La Rochelle : Antoine Mainfray, architecte naval, fait le pari du bambou

Après plusieurs années à travailler sur les bateaux de course les plus performants au monde, Antoine Mainfray se lance à La Rochelle dans la construction d'un Mini 650 en bambou. La structure du voilier n'utilisera que des matériaux bio-sourcés et recyclables.

Quand on n'aura plus de pétrole, il faudra des idées. Ca tombe bien, Antoine Mainfray a une tête bien faite avec de bonnes idées dedans. Sur son CV, un BTS en construction navale, une licence en structures composites hautes performances et un diplôme d'architecte naval. Bref, le trentenaire peut tout simplement imaginer, dessiner, et fabriquer ses propres bateaux. Avant de se mettre à son compte, Antoine a donc participé à la construction des meilleurs voiliers de course au large ; le Groupama 4 de Franck Cammas qui gagnait la Volvo Ocean Race en 2011,  le maxi trimaran Gitana ou des Imoca du vendée Globe comme Hugo Boss. Des bêtes de course qui font rêver mais qui, malheureusement, ne sont pas sans impact sur les océans qu'ils sillonnent.

Ce sont des bateaux ultra intéressants, extrêmement techniques et extrêmement pointus, mais dont la construction génère énormément de déchets. Ce n’est pas pour autant spécifique aux bateaux de course. La construction de bateaux de série et de plaisance, voiliers ou bateaux à moteurs, ça en génère beaucoup aussi. Ça utilise des matériaux qui ne sont pas du tout naturels, qui ne sont pas du tout recyclés et pas du tout recyclables. Donc quand j’ai lancé, en parallèle de mon activité d’architecture navale, une activité de construction en 2016, le but, c’était de faire des bateaux qui déjà minimisaient la consommation de matières pas naturelles.

Antoine Mainfray, architecte naval

"Ca n'a encore jamais été fait"

Fin 2009, il crée donc son entreprise, "Atelier Interface". En France, on recense plus de 20 000 bateaux hors d'usage et en attente de recyclage. Et on ne parle pas de toute la matière première inutilisée par les chantiers. Lui décide donc de construire ses premières unités en contreplaqué et expérimente la fabrication de certaines pièces, roof et safrans, en fibres naturelles. Il optera pour le bambou. L'étape d'après, c'était donc de penser un voilier entièrement conçu sur ce principe. Il s'appelera Floki et, en 2023, il traversera en course l'Atlantique.

Un bateau complètement en bambou, ça n’a encore jamais été fait. C’est pour ça que j’ai d’abord testé des petites pièces sur des bateaux de croisière et que j’ai attendu d’avoir le recul suffisant sur le vieillissement et la résistance de ces pièces-là, pour lancer un bateau complet. Structurellement, c’est le même principe qu'un sandwich conventionnel avec deux peaux de fibres avec une mousse d’âme au milieu. La mousse que j’utilise est en PET recyclé (polytéréphtalate d'éthylène, ndlr), la moitié à partir de bouteilles plastiques recyclés et l’autre moitié avec des déchets de production de PET. Le bambou remplace la fibre de verre ou de carbone. C’est une fibre qui a un bon ratio de rigidité par rapport à sa densité. Pour l’instant, il n’y a aucune fibre naturelle qui peut concurrencer la fibre carbone mais c’est beaucoup plus intéressant que la fibre de verre.

» **Défi A**: Résumez en deux phrases l'article sur le voilier en bambou.
Le texte et les lignes n'ont aucun rapport entre eux.

» **Lignes fournies**:
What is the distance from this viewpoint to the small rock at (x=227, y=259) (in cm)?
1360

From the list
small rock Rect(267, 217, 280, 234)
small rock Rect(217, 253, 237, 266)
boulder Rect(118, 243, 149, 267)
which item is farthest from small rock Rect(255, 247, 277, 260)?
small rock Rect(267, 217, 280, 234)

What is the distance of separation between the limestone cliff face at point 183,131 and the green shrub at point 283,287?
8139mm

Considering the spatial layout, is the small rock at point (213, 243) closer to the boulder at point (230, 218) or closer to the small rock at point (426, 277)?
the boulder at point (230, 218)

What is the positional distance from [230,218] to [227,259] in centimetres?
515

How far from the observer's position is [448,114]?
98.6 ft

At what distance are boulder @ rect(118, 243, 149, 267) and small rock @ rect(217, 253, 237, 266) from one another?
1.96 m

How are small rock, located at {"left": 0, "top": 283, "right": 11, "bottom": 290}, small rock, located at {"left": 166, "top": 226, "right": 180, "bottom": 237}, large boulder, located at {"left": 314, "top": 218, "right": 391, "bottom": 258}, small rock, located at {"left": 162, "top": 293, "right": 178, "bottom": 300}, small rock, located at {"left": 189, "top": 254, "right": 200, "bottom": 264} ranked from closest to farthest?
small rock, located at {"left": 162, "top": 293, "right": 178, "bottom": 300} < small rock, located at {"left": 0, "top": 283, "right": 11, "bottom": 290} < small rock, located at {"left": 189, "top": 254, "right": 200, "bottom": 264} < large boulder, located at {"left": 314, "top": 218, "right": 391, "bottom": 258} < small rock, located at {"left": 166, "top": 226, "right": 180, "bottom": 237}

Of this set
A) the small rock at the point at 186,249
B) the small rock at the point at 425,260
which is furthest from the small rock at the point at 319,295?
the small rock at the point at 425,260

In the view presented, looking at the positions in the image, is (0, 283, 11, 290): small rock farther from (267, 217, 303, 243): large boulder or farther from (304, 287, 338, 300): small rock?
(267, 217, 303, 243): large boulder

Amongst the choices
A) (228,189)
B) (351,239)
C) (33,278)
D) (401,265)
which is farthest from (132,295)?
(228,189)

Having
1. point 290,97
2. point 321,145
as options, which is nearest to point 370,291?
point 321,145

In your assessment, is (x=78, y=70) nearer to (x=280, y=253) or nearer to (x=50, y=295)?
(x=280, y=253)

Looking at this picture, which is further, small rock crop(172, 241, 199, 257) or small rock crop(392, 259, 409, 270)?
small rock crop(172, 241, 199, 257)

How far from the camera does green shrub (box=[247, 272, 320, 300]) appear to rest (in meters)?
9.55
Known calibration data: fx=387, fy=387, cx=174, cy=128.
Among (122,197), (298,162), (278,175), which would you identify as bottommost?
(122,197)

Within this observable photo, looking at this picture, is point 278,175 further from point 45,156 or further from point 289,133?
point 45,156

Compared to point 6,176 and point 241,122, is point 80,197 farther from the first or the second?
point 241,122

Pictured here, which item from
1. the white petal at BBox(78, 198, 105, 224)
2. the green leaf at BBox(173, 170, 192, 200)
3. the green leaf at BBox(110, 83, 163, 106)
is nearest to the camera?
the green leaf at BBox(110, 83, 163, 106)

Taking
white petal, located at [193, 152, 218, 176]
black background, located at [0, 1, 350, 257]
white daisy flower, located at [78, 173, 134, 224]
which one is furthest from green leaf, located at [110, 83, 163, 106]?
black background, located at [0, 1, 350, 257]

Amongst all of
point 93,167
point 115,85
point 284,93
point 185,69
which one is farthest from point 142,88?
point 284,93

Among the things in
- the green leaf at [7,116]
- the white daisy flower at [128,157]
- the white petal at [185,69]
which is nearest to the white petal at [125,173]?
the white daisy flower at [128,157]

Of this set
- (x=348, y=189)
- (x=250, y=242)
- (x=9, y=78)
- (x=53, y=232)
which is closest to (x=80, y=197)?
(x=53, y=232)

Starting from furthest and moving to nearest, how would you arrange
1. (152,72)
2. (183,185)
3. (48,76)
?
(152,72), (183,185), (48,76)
* * *
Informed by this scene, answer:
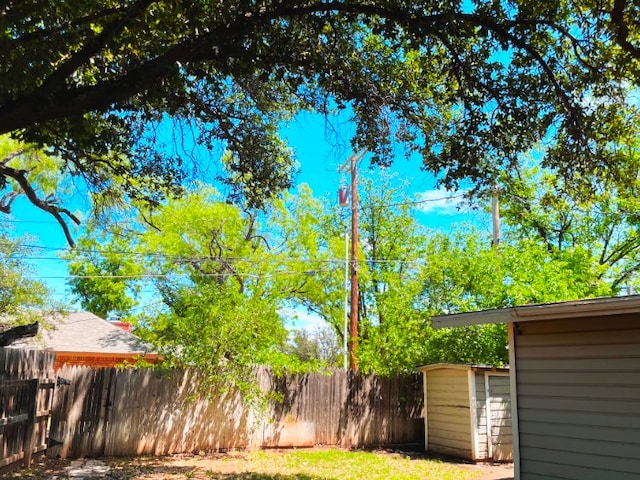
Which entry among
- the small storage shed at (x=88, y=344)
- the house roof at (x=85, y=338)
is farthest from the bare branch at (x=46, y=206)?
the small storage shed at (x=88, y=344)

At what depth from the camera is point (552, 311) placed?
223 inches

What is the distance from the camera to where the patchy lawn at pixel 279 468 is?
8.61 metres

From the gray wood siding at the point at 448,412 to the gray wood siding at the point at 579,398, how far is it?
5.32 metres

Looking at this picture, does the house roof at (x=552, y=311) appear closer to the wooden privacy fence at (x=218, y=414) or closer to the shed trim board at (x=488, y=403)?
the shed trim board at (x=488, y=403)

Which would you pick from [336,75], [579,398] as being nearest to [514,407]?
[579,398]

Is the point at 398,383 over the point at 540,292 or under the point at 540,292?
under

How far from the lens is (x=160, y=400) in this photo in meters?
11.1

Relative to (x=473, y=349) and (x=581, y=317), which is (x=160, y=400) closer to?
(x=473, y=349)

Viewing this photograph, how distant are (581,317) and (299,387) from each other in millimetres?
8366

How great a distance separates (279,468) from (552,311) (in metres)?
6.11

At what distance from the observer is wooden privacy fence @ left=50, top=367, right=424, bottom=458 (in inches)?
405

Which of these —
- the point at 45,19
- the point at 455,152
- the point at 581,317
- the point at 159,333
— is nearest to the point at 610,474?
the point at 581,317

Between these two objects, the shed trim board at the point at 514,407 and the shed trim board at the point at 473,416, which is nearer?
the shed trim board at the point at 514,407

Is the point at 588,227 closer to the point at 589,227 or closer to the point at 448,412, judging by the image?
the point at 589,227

» **Défi B**: Dans les lignes fournies, reportez à l'identique tout ce qui va de la ligne contenant « Among the things in » jusqu'à la ligne contenant « (152,72), (183,185), (48,76) », ces deux lignes comprises.

» **Bonne réponse A**: Après avoir participé à la construction de grands voiliers de course, dont la fabrication génère énormément de déchets, l'architecte naval Antoine Mainfray se lance à La Rochelle dans la construction d'un Mini 650 en bambou, baptisé Floki, dont la structure n'utilisera que des matériaux bio-sourcés et recyclables. Après avoir d'abord testé de petites pièces sur des bateaux de croisière, il reprend le principe du sandwich conventionnel, avec une mousse en PET recyclé entre deux peaux où le bambou remplace la fibre de verre ou de carbone.

» **Bonne réponse B**:
Among the things in
- the green leaf at [7,116]
- the white daisy flower at [128,157]
- the white petal at [185,69]
which is nearest to the white petal at [125,173]?
the white daisy flower at [128,157]

Of this set
- (x=348, y=189)
- (x=250, y=242)
- (x=9, y=78)
- (x=53, y=232)
which is closest to (x=80, y=197)?
(x=53, y=232)

Starting from furthest and moving to nearest, how would you arrange
1. (152,72)
2. (183,185)
3. (48,76)
?
(152,72), (183,185), (48,76)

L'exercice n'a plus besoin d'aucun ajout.